═══ Passage given ═══

How Memory Works

Why do we have trouble remembering lists, numbers, and names?

Because hundreds of thousands of years ago our ancestors didn’t need to remember those things – they only needed to remember where food, water, and predators were.

Our brains evolved to remember vivid images like an attacking tiger or the location of a tree filled with fruit.

Vivid images => easy to remember
Numbers, names => hard to remember

The key is therefore to convert numbers, names, and lists into vivid images.

This is the guiding principal behind ALL memory systems.

Creating Vivid Images

A vivid image will use ALL of your senses:

Lemon exercise

The more outrageous the better!

Sleep and Memory

Keep in mind that your memory will be a whole lot sharper after a good night’s sleep. Mom was right when she told you to get some sleep before that big exam the next day.

Remembering To Do Things

We all need to remember to do certain tasks throughout the day. Maybe you need to pick up a quart of milk on the way home, or stop for gas, or buy a CD for your nephew’s birthday.

Making a vivid image associated with the task can make it easier to remember. For example, to remind  yourself to pick up a quart of milk on the way home you might try visualizing the following:

You imagine opening your car door and seeing hundreds of gallons of milk spilling out. As you sit in the car the seats are squishy with cold milk, and in the passenger seat sits a large cow, mooing loudly. Maybe the floor mats smell like sour milk. You can barely grip the steering wheel because it is slippery with milk.

With this image set up in your mind, getting into you car after work will instantly trigger the memory to buy milk.

═══ Entries ═══

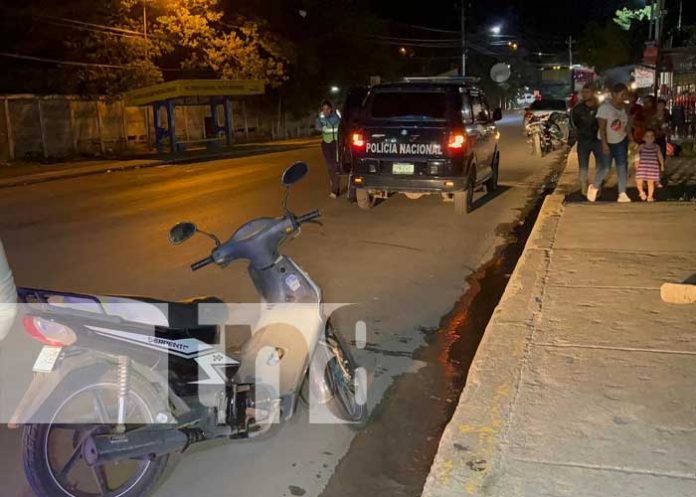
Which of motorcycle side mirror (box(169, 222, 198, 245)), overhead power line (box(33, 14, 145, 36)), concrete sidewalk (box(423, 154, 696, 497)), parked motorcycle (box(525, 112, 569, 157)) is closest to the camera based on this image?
concrete sidewalk (box(423, 154, 696, 497))

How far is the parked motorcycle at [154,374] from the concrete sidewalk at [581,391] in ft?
3.13

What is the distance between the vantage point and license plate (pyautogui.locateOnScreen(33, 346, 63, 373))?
3234mm

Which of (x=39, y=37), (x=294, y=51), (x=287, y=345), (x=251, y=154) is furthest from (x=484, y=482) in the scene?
(x=294, y=51)

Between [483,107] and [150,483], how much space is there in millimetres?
10490

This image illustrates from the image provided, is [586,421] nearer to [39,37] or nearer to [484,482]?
[484,482]

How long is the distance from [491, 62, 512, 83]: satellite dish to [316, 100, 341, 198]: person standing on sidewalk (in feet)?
224

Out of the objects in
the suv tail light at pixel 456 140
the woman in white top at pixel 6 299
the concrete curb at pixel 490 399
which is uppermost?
the suv tail light at pixel 456 140

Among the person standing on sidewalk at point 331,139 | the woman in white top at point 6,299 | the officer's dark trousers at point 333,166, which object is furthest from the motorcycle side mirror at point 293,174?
the person standing on sidewalk at point 331,139

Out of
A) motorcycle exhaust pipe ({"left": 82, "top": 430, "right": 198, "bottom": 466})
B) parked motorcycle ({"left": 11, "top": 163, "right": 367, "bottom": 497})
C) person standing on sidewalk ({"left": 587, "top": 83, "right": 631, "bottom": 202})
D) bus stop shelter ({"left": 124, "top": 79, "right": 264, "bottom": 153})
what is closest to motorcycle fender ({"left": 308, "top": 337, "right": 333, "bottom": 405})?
parked motorcycle ({"left": 11, "top": 163, "right": 367, "bottom": 497})

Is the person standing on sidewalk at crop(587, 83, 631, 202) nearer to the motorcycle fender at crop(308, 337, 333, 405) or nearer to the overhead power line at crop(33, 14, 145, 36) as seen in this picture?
the motorcycle fender at crop(308, 337, 333, 405)

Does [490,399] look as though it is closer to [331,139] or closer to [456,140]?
[456,140]

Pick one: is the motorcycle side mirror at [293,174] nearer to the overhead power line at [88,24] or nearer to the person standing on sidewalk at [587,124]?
the person standing on sidewalk at [587,124]

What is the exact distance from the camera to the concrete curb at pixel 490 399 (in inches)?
146

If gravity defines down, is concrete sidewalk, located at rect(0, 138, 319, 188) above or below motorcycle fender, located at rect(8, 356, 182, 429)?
below
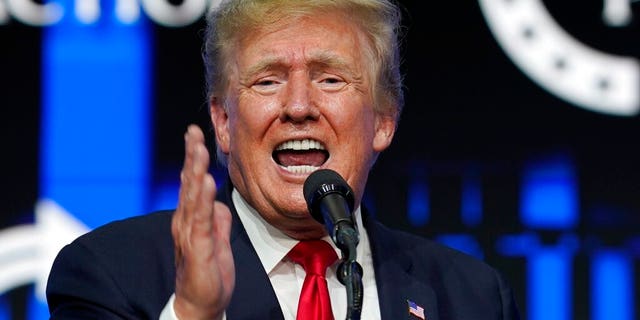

═══

* The problem
Set down the portion of the memory passage from "The more outrageous" up to and including "the next day.", word for word. The data bear no relation to the passage on memory.

* Solution for this problem
The more outrageous the better!

Sleep and Memory

Keep in mind that your memory will be a whole lot sharper after a good night’s sleep. Mom was right when she told you to get some sleep before that big exam the next day.